As I’ve been continuing my attack animations and combat system, I started to notice sometimes my hits weren’t registering. Up until now I’ve done no client side correction of server location data. I figured since I was testing everything locally the drift between the clients location and the servers location would be minimal.
Boy was I wrong.
Quick refresh of where we are at
Let’s step back. Right now this is how things work:
- Client presses a key/inputs
- Client input is collected per-frame tick
- Client input is handled by Jolt Physics to apply velocity/movement with the delta_time since the last frame of the client
- Client physics is run
- Client send inputs to server
- Server collects inputs from all users per-tick
- Server iterates over users and runs their input via Jolt Physics to apply velocity/movement with the delta_time of the servers last tick.
- Server physics is run
- Server sends the calculated locations and velocities of the players back to each client
- Clients do nothing with the server calculated position/velocity for their character
- Clients update/move the other characters that they can see/is in their area of interest.
- GOTO: 1
Determining client/server desynch
To determine what the drift between client and server is, I implemented a simple actor component (inherited from a StaticMeshComponent) that uses the server responses along side the client.
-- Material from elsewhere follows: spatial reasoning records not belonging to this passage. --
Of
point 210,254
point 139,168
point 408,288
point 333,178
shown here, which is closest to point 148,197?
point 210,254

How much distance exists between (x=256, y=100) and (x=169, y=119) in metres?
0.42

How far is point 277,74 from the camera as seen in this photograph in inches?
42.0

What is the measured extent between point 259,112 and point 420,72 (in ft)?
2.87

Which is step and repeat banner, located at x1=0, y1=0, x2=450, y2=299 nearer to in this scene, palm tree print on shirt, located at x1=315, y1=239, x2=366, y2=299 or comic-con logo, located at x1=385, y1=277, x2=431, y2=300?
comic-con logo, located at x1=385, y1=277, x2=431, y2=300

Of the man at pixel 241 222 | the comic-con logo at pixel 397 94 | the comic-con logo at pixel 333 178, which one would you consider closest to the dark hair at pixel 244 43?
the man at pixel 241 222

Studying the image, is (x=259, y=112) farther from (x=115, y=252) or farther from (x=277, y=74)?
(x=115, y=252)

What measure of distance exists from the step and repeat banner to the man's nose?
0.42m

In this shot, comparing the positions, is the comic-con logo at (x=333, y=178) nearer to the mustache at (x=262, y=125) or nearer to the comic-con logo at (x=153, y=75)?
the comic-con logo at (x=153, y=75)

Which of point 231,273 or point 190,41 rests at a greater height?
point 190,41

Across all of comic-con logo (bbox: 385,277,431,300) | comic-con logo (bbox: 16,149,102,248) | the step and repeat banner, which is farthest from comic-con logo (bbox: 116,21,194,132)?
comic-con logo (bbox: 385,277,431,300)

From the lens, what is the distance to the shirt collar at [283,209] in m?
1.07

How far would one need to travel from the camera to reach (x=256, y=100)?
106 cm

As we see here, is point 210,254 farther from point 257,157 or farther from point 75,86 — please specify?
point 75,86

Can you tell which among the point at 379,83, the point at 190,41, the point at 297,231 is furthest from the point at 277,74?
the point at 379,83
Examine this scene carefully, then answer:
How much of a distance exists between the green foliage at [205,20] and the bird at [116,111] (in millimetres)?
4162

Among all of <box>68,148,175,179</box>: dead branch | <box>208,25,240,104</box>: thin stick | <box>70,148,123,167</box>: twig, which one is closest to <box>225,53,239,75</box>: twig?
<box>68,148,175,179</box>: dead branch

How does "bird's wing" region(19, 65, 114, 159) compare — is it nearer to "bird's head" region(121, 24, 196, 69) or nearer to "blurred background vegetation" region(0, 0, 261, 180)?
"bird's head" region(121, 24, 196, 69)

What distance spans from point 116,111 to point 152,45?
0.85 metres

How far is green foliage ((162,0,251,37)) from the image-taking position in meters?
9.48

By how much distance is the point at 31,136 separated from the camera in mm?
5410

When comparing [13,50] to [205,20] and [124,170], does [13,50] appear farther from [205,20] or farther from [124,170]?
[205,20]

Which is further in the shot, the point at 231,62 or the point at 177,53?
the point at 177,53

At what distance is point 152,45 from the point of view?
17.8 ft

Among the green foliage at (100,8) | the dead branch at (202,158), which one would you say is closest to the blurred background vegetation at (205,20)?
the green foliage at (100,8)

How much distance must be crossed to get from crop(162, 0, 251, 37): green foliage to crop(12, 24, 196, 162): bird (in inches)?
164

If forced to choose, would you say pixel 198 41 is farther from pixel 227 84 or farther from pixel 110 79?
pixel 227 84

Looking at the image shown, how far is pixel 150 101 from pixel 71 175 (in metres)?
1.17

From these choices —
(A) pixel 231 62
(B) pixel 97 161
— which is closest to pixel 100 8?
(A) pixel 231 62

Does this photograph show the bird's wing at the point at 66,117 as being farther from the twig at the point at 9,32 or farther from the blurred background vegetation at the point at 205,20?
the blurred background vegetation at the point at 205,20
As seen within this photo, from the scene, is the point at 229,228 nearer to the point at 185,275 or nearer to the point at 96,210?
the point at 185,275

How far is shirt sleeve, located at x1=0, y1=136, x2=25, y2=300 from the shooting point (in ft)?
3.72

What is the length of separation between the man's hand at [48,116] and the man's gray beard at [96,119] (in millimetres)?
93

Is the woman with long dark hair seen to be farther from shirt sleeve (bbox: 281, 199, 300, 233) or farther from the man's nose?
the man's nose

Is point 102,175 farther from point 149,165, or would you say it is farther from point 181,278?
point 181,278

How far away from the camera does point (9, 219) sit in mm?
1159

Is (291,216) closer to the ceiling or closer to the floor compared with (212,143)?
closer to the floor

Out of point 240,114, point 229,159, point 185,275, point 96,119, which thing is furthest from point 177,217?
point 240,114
In my Character class, I then create this component in the constructor and detach it from the actor so it’s free to be moved with SetLocation in world space:
NetworkDebugComponent = CreateDefaultSubobject<UPMONetworkDebugComponent>(TEXT("NetworkDebugComponent"));
FDetachmentTransformRules DetachmentRules(EDetachmentRule::KeepWorld, true);
NetworkDebugComponent->DetachFromComponent(DetachmentRules);
I update this component’s world location in my flecs UpdateLocalAttributes system that runs in the ClientGameMode class every tick:
Component->Update(Attributes, Traits);
auto Debug = LocalPlayer->GetComponentByClass<UPMONetworkDebugComponent>();
if (Debug && Debug->bIsEnabled)
{
FVector ServerLoc = PMOConverters::Vector3ToFVector(NetPos.Position);
Debug->SetWorldLocation(ServerLoc);
UE_LOG(LogTemp, Error, TEXT("UpdateLocalAttributes ServerPos: %s LocalPos: %s!"), *ServerLoc.ToString(), *LocalPlayer->GetActorLocation().ToString());
}
And here’s the result (after configuring a cone as the mesh):
As you can see the server thinks I’m in a different position than the client. This was (partly) due to using different delta times when calculating velocity.
There’s a few problems with what I’m (not) doing:
- I’m currently not doing any client correction from the server state
- I’m using the server’s delta_time to calculate characters movement on the server. This is leading to different physics simulation results between client and server (e.g. different locations/velocities) since the delta_time is slightly different between the two.
- I’m not doing any lag compensation on the server. This would require us to roll back physics N frames. While common in FPS and fighting games, I do not think this is feasible for MMORPGs with possibly hundreds of players all sending various inputs and timings.
Questions I don’t have answers to:
- Do I need to send client delta time and the physics simulation result? Most techniques I could find appear to send client delta times to the servers for validation. This seems extremely risky to me. As you can now forge your input and time information? I guess you could do it only for “double checking”.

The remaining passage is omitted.